Companies Feeling Positive Impact from Analytics, AI and Other Bank Technology

In addition to turnover in their lists of banks, companies are also experiencing some dramatic changes in their relationships with their current providers. In particular, companies are starting to feel the impact of technology investments made by their banks—and by new fintech providers. One-third of the large U.S. companies participating in this year’s study say they are benefiting from new insights and alerts from data analytics and artificial intelligence features on their banks’ digital platforms. “Our data shows that 72% of corporates would allocate more business to providers delivering new insights based on predictive analytics and AI,” says Don Raftery.

Experiencing New Insights/Alerts from Banks/Fintechs Based on AI/Predictive Analytics

More than a third of corporates say they are feeling the positive impact of new bank technology in KYC and account opening. “Overall, half of companies would allocate more business to those streamlining and digitizing their onboarding process,” says Greenwich Associates Managing Director Chris McDonnell. “It’s becoming clear that companies are receiving real value from these technology rollouts. The question for banks now is whether companies will pay extra or allocate incremental business for these tools, as nearly half of respondents indicate they would do.”

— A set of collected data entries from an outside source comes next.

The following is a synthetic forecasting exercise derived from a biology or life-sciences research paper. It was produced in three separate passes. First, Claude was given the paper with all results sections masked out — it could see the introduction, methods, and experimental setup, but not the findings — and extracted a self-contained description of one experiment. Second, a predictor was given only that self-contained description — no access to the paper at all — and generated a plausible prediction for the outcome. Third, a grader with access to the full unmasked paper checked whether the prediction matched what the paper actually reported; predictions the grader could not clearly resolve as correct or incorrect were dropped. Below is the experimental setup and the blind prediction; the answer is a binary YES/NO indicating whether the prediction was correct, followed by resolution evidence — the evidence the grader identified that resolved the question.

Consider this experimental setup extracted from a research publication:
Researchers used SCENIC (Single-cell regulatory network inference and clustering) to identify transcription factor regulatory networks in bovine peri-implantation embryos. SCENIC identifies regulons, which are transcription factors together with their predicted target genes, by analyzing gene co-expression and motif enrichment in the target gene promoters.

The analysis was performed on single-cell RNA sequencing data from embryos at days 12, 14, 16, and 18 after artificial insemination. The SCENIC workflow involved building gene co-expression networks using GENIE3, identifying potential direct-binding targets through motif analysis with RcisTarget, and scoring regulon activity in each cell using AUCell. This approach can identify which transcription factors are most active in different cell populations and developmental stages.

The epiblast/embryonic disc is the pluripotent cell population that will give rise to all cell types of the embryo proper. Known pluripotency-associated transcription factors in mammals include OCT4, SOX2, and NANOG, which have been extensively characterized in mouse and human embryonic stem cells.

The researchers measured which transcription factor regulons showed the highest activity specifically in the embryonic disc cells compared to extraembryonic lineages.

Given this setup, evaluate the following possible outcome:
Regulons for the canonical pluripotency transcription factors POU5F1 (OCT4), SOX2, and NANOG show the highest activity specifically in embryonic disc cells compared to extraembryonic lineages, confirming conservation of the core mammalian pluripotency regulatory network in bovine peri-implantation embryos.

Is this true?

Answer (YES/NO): NO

Experiencing New Values from Bank/Fintech Investment in Digitizing KYC and Account-Opening Processes

Banks Charge into Cash Management

The biggest U.S. banks are placing a new strategic focus on the cash management business. In part, this new emphasis comes from a desire to capture the cash deposits of large companies, which provide a much-needed source of balance sheet stability. Yet banks are also looking to capitalize on an inefficiency in corporate treasury management by creating new client values. International payments, receivables transactions and even corporate cash transfers often trigger a corresponding foreign exchange trade. Some companies put those trades out to bid—but many don’t. Even for trades up to $20 million in size, many companies simply pass the trade on to their cash management providers. For that reason, margins for FX transactions on the back-end of international cash management transactions can be especially attractive.

Execution of FX Payments

U.S. Trade Finance among Large Corporates

Trade finance is an area of renewed interest by the major banks. Citi, Bank of America and J.P. Morgan all vie aggressively to be the lead trade finance provider among U.S. large corporates, with each bank doing business with just under half of the market. Wells Fargo and HSBC round out the top five banks. Bank of America, Citi, HSBC, J.P. Morgan, and Wells Fargo are all recognized for distinctive quality and share the title of Greenwich Quality Leader.

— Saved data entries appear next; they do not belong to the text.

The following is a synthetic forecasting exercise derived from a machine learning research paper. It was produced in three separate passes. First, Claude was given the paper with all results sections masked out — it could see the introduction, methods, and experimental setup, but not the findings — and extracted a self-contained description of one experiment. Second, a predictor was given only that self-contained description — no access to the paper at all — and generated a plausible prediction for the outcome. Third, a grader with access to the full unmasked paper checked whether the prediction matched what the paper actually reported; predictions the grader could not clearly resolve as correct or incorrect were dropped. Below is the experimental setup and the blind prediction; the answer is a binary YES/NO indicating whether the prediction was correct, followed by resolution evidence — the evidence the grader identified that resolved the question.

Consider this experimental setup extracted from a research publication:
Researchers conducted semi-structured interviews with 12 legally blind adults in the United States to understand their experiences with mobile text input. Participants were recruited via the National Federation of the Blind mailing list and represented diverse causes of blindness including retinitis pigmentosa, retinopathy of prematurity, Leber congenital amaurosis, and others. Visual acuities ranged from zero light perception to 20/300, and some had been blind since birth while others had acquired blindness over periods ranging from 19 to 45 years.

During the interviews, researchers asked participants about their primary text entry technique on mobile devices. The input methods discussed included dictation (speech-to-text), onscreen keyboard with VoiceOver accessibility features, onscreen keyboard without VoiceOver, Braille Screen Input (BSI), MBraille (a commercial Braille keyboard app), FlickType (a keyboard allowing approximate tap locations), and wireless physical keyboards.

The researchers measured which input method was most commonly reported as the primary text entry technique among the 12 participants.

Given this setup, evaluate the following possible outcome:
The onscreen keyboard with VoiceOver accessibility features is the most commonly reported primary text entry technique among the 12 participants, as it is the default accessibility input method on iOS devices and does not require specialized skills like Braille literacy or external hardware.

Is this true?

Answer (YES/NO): NO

Greenwich Share and Quality Leaders

The accompanying tables present the complete list of 2019 Greenwich Share and Quality Leaders in U.S. Large Corporate Banking, Cash Management and Trade Finance.

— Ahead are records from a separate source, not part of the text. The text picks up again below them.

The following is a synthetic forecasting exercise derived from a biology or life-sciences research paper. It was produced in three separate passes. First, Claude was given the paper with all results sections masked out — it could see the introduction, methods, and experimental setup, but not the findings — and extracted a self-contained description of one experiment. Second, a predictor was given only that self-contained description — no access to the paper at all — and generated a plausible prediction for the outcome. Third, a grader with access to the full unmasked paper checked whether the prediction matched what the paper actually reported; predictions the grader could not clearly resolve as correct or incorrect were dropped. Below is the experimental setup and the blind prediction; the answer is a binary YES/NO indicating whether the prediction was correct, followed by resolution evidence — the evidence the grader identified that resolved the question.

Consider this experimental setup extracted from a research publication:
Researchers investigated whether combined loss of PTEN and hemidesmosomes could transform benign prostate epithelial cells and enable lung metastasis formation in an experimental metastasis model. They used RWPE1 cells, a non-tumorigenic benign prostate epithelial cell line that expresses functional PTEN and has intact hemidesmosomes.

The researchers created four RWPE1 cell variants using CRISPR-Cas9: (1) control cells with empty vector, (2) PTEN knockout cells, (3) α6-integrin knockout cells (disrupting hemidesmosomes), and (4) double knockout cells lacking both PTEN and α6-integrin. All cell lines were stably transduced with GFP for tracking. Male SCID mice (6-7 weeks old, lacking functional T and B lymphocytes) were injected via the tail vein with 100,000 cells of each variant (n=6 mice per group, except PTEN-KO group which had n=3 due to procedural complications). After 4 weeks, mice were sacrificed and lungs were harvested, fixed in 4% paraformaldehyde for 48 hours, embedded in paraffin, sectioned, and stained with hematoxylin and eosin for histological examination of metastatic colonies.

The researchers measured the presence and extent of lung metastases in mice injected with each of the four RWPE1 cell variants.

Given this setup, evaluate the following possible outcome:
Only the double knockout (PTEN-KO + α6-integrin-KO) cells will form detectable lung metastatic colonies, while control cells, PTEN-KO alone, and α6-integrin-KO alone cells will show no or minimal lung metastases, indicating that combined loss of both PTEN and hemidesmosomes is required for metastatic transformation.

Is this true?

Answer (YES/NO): NO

Greenwich Share and Quality Leaders 2019 - U.S. Large Corporate Banking, U.S. Large Corporate Cash Management and U.S. Large Corporate Trade Finance

Greenwich Excellence Awards

The accompanying table presents the complete list of 2019 Greenwich Excellence Awards in U.S. Large Corporate Banking and Cash Management.

2019 Greenwich Excellence Awards - U.S. Large Corporate Finance

Consultants John Colon, Don Raftery and Chris McDonnell specialize in corporate banking, cash management and trade finance services in North America. Consultant Chris McDonnell also specializes in digital banking.

Methodology

From April through September 2019, Greenwich Associates conducted interviews at U.S.-based companies with $2 billion or more in annual revenue with 422 chief financial officers, treasurers and assistant treasurers, 441 cash managers and other financial professionals in cash management, and 136 corporate trade finance professionals. Participants were asked about market trends and their relationships with their banks. Trade finance interview topics included product demand, quality of coverage and capabilities in specific product areas.